Copy every line from the one containing "Among the provided choices" through the last line of the records below, both included, and nothing else.
>>
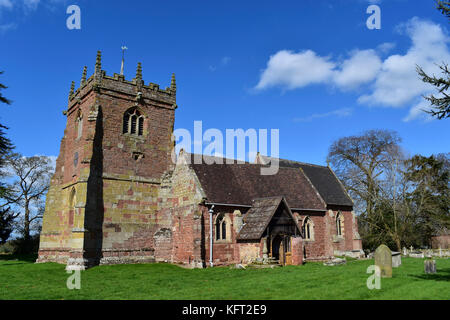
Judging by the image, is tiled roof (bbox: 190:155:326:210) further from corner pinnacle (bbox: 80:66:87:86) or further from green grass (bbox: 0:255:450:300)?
corner pinnacle (bbox: 80:66:87:86)

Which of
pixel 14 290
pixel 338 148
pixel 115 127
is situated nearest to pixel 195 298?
pixel 14 290

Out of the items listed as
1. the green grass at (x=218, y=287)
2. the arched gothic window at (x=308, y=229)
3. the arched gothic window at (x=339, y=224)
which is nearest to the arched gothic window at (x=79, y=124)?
the green grass at (x=218, y=287)

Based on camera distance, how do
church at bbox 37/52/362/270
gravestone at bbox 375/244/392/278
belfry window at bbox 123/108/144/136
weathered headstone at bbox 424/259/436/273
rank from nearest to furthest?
gravestone at bbox 375/244/392/278
weathered headstone at bbox 424/259/436/273
church at bbox 37/52/362/270
belfry window at bbox 123/108/144/136

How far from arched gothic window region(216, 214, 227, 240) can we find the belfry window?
9.50 meters

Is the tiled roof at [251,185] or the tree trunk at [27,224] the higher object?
the tiled roof at [251,185]

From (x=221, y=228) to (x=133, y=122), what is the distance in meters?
11.0

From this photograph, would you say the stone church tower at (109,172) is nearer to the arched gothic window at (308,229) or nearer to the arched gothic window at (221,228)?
the arched gothic window at (221,228)

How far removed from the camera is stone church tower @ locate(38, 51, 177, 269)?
81.7 ft

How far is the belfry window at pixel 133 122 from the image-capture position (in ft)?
92.8

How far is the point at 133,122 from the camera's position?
28.8m

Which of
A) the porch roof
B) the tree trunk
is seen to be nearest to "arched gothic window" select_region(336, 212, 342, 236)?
the porch roof

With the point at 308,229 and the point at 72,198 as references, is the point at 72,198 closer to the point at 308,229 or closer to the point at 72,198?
the point at 72,198

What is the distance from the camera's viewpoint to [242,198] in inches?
1088
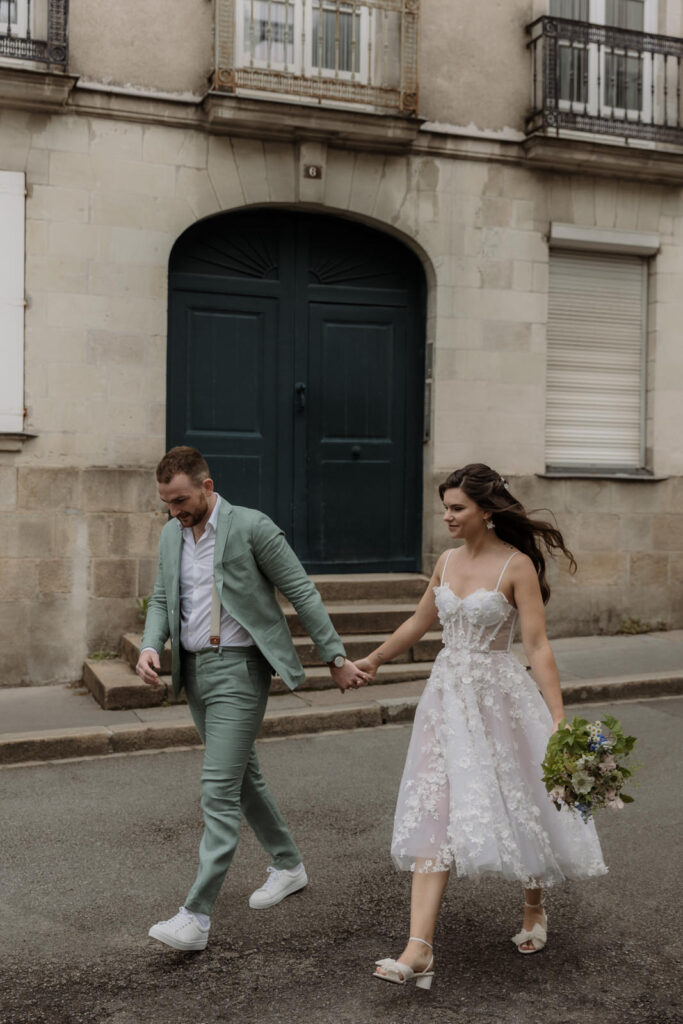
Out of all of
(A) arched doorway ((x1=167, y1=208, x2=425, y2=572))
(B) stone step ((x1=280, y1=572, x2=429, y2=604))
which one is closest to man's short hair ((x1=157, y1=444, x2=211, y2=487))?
(B) stone step ((x1=280, y1=572, x2=429, y2=604))

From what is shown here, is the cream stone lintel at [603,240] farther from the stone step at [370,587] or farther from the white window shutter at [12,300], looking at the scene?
the white window shutter at [12,300]

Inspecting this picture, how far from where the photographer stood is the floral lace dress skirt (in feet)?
12.8

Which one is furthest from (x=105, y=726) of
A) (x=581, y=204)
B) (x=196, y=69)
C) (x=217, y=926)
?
(x=581, y=204)

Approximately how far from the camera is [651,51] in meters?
11.4

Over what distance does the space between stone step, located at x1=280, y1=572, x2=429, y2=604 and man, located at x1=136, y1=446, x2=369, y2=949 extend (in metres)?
5.53

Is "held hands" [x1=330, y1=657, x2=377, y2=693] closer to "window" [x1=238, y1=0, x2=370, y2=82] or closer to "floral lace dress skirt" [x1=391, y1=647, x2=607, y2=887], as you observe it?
"floral lace dress skirt" [x1=391, y1=647, x2=607, y2=887]

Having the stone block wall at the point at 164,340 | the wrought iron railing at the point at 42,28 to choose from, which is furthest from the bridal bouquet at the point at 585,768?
the wrought iron railing at the point at 42,28

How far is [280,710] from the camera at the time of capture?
324 inches

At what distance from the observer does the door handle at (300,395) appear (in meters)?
10.6

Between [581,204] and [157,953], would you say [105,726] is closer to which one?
[157,953]

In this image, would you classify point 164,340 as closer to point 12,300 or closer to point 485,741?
point 12,300

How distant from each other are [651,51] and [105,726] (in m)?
8.39

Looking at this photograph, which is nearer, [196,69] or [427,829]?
[427,829]

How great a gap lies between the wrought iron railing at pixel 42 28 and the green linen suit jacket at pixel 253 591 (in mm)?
6239
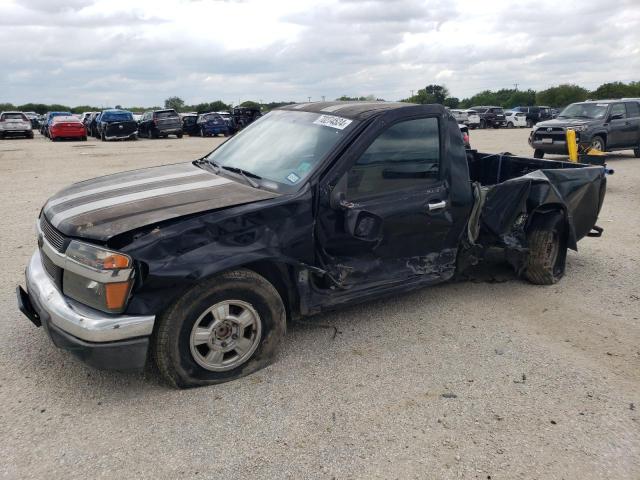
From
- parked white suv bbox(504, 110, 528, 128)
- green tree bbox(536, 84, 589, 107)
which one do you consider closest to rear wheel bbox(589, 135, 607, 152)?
parked white suv bbox(504, 110, 528, 128)

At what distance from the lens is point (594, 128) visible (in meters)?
15.5

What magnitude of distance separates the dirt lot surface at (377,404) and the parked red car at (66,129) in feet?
86.2

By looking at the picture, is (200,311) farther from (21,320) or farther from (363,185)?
(21,320)

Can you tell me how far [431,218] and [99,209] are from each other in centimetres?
239

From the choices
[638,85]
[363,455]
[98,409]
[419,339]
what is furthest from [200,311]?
[638,85]

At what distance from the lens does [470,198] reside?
14.8 ft

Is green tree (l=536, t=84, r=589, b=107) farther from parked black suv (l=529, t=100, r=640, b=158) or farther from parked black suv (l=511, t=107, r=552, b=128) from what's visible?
parked black suv (l=529, t=100, r=640, b=158)

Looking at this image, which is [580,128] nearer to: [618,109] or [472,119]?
[618,109]

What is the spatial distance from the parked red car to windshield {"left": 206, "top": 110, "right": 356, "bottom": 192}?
26774 mm

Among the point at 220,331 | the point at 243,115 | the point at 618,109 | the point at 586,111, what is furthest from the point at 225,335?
the point at 243,115

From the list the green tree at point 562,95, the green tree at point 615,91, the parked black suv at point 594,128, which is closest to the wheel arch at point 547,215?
the parked black suv at point 594,128

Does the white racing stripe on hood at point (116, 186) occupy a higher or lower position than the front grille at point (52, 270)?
higher

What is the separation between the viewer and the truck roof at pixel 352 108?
411 cm

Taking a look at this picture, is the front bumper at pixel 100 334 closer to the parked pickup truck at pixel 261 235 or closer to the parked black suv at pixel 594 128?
the parked pickup truck at pixel 261 235
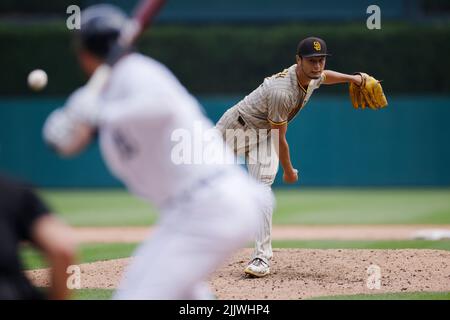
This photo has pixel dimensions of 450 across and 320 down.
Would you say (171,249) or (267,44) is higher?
(267,44)

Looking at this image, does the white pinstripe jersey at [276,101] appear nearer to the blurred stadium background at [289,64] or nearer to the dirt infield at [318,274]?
the dirt infield at [318,274]

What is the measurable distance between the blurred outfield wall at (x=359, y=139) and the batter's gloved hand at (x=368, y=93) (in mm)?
12099

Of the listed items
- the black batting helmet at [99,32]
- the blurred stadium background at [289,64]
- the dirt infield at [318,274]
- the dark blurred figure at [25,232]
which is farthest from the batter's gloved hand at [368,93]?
the blurred stadium background at [289,64]

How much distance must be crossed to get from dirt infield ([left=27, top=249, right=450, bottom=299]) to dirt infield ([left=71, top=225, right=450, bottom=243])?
315cm

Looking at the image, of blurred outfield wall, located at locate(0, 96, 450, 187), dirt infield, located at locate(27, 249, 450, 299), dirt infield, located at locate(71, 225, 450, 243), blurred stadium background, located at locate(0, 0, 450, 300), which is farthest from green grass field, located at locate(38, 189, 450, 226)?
dirt infield, located at locate(27, 249, 450, 299)

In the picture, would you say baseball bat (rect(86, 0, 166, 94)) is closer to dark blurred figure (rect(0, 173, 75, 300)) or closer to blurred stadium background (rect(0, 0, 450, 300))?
dark blurred figure (rect(0, 173, 75, 300))

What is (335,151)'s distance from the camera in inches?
861

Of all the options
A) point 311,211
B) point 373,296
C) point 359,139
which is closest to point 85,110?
point 373,296

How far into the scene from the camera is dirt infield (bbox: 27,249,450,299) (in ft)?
25.8

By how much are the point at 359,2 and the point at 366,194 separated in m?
6.14

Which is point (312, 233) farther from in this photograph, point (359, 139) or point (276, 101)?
point (359, 139)
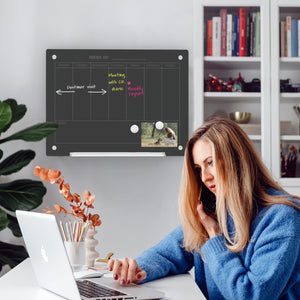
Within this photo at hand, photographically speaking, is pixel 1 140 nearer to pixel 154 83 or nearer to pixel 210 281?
pixel 154 83

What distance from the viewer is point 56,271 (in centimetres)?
128

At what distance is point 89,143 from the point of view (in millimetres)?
3033

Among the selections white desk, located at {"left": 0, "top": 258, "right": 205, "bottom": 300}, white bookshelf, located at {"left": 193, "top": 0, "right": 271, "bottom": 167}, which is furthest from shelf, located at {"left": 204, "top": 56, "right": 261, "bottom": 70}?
white desk, located at {"left": 0, "top": 258, "right": 205, "bottom": 300}

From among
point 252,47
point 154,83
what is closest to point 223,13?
point 252,47

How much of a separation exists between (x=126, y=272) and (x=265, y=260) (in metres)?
0.43

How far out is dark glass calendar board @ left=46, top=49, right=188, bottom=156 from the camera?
120 inches

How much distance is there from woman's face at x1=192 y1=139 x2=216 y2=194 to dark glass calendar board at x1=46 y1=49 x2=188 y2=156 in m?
1.40

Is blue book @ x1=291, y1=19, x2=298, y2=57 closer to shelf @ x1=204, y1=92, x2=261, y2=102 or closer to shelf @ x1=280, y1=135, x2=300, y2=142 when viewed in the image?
shelf @ x1=204, y1=92, x2=261, y2=102

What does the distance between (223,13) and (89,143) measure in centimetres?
116

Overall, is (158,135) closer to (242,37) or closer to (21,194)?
(242,37)

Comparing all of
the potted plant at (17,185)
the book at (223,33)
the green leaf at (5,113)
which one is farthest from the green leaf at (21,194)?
the book at (223,33)

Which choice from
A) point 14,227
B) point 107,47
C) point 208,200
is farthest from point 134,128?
point 208,200

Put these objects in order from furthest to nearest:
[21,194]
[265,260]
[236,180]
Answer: [21,194] < [236,180] < [265,260]

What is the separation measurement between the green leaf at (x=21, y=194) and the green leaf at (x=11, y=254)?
26cm
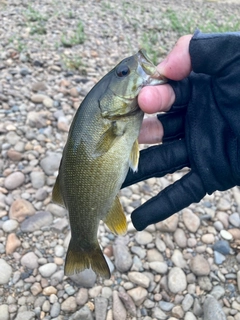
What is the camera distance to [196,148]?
118 inches

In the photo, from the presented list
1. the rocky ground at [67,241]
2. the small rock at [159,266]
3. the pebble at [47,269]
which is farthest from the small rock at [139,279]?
the pebble at [47,269]

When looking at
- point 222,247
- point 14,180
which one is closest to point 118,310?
point 222,247

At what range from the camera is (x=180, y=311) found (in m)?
3.51

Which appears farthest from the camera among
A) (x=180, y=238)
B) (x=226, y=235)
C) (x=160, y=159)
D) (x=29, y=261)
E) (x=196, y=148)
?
(x=226, y=235)

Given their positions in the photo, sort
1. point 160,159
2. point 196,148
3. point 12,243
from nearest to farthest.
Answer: point 196,148 → point 160,159 → point 12,243

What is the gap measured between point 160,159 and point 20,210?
176 centimetres

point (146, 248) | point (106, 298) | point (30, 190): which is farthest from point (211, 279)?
point (30, 190)

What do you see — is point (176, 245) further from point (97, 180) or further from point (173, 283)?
point (97, 180)

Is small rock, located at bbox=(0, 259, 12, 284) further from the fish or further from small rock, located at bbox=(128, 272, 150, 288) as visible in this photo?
the fish

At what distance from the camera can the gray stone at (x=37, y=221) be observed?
399 centimetres

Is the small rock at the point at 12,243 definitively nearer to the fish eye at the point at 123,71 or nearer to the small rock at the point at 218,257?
the small rock at the point at 218,257

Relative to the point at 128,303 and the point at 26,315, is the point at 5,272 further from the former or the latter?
the point at 128,303

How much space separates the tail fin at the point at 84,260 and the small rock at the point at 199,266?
124cm

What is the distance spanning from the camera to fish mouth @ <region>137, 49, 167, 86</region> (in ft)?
8.20
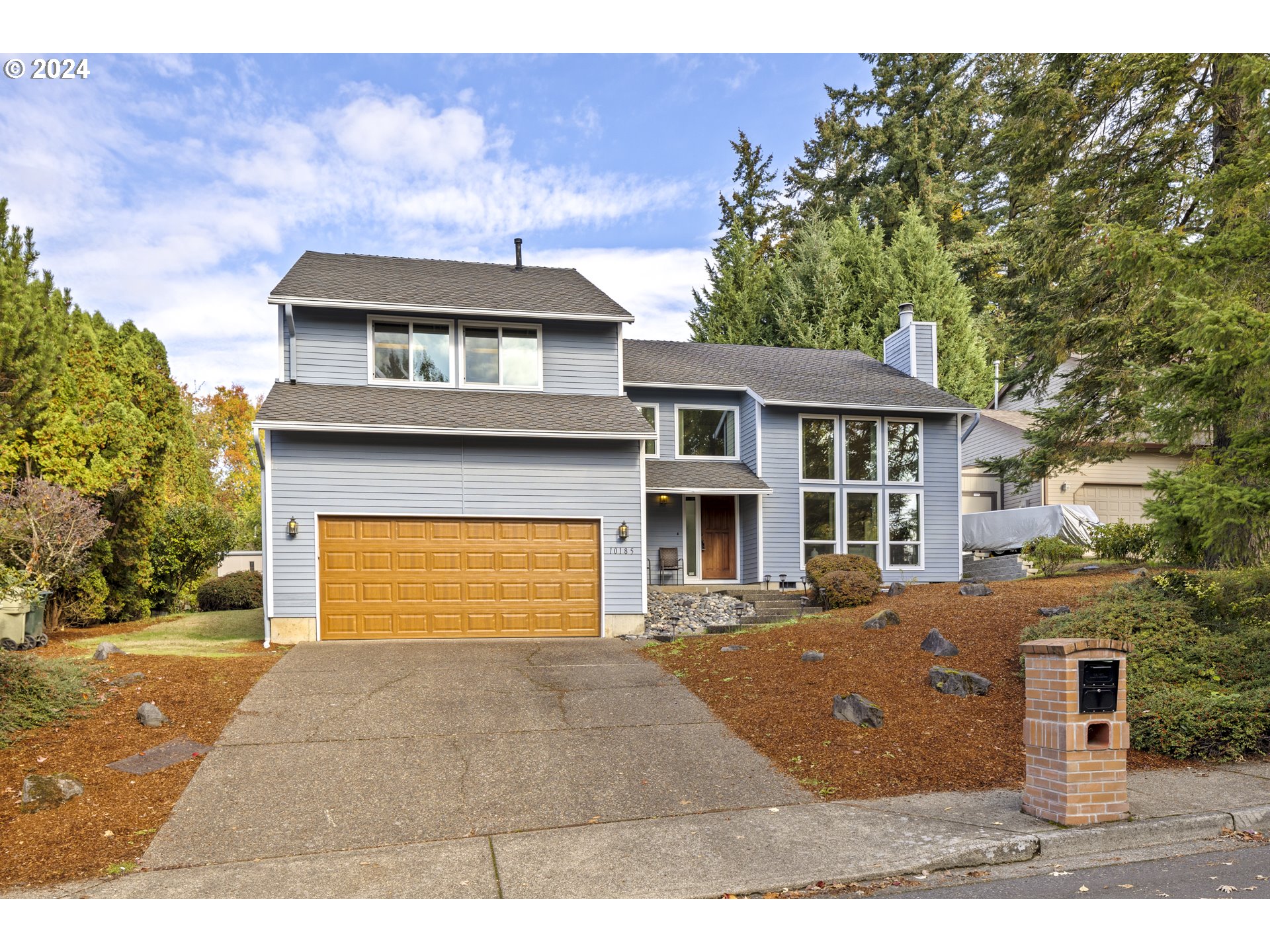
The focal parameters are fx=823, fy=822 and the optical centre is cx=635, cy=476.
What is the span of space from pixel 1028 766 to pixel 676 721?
3592 millimetres

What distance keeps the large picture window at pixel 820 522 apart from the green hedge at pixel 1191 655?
8.21 metres

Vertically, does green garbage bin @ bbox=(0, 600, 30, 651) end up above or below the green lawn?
above

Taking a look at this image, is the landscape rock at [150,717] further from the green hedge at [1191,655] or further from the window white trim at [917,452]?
the window white trim at [917,452]

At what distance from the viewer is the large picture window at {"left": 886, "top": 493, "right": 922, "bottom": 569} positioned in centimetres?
1870

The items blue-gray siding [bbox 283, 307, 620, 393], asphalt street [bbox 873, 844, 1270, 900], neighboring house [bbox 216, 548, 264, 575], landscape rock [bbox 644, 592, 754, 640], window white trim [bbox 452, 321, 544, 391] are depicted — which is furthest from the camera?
neighboring house [bbox 216, 548, 264, 575]

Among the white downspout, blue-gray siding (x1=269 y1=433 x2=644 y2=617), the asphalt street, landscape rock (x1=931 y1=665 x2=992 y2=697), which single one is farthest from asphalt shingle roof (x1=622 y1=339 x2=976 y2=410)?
the asphalt street

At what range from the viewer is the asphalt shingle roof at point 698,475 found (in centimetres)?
1716

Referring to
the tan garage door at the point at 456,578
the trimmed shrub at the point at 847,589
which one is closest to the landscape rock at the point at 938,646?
the trimmed shrub at the point at 847,589

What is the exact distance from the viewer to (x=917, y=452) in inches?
747

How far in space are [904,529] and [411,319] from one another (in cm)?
1170

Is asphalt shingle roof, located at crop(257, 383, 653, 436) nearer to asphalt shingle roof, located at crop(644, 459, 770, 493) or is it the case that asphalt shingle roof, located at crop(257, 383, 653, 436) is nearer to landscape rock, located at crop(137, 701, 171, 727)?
asphalt shingle roof, located at crop(644, 459, 770, 493)

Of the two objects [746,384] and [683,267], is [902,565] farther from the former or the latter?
[683,267]

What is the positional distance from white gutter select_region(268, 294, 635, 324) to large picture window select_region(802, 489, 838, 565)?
614 cm

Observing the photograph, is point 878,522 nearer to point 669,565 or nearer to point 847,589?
point 847,589
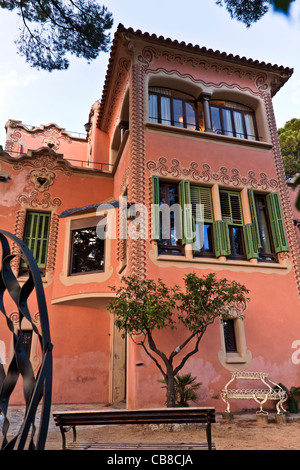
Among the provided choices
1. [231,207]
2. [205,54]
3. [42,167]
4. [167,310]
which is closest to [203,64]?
[205,54]

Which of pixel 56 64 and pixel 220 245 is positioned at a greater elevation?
pixel 56 64

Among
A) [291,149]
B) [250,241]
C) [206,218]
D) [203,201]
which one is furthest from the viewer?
[291,149]

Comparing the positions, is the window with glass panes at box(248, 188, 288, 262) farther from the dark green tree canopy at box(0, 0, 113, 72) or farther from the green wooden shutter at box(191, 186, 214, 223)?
the dark green tree canopy at box(0, 0, 113, 72)

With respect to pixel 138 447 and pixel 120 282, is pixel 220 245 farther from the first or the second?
pixel 138 447

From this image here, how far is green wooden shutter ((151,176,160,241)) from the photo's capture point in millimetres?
8625

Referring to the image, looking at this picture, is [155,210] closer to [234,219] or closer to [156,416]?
[234,219]

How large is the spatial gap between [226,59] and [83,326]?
9.66 metres

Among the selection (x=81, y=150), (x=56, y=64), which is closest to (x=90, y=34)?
(x=56, y=64)

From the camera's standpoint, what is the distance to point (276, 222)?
9852 millimetres

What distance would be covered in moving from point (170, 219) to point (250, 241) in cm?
229

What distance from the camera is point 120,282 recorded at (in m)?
9.64

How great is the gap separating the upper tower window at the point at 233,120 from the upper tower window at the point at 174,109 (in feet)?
<<
RIGHT ANSWER.
Among the provided choices
1. [231,207]
2. [205,54]
3. [42,167]
4. [167,310]
which is closest to [203,64]?
[205,54]

Which of pixel 56 64 and pixel 220 245 is positioned at a greater elevation?
pixel 56 64

Among
A) [291,149]
B) [250,241]
C) [206,218]
D) [203,201]
which one is furthest from the viewer?
[291,149]

Comparing the positions, is the window with glass panes at box(248, 188, 288, 262) farther from the dark green tree canopy at box(0, 0, 113, 72) or farther from the green wooden shutter at box(191, 186, 214, 223)?
the dark green tree canopy at box(0, 0, 113, 72)

With respect to pixel 138 447 and pixel 120 282, is pixel 220 245 farther from the first or the second?
pixel 138 447

From this image here, how far is green wooden shutter ((151,176,160,241)) from the photo's capture point in millimetres?
8625

Referring to the image, looking at this picture, is [155,210] closer to [234,219] or closer to [156,416]?
[234,219]

How large is the spatial gap between [226,59] and [83,326]?
9.66 metres

Among the selection (x=81, y=150), (x=56, y=64), which is closest to (x=90, y=34)?
(x=56, y=64)

From the camera's standpoint, what is the distance to point (276, 222)?
9852 millimetres

What distance would be covered in moving from point (170, 219) to point (250, 241) in cm?
229

What distance from the camera is point 120,282 recorded at (in m)?
9.64

How great is the gap separating the upper tower window at the point at 233,120 from the upper tower window at the point at 174,109 (in feet)?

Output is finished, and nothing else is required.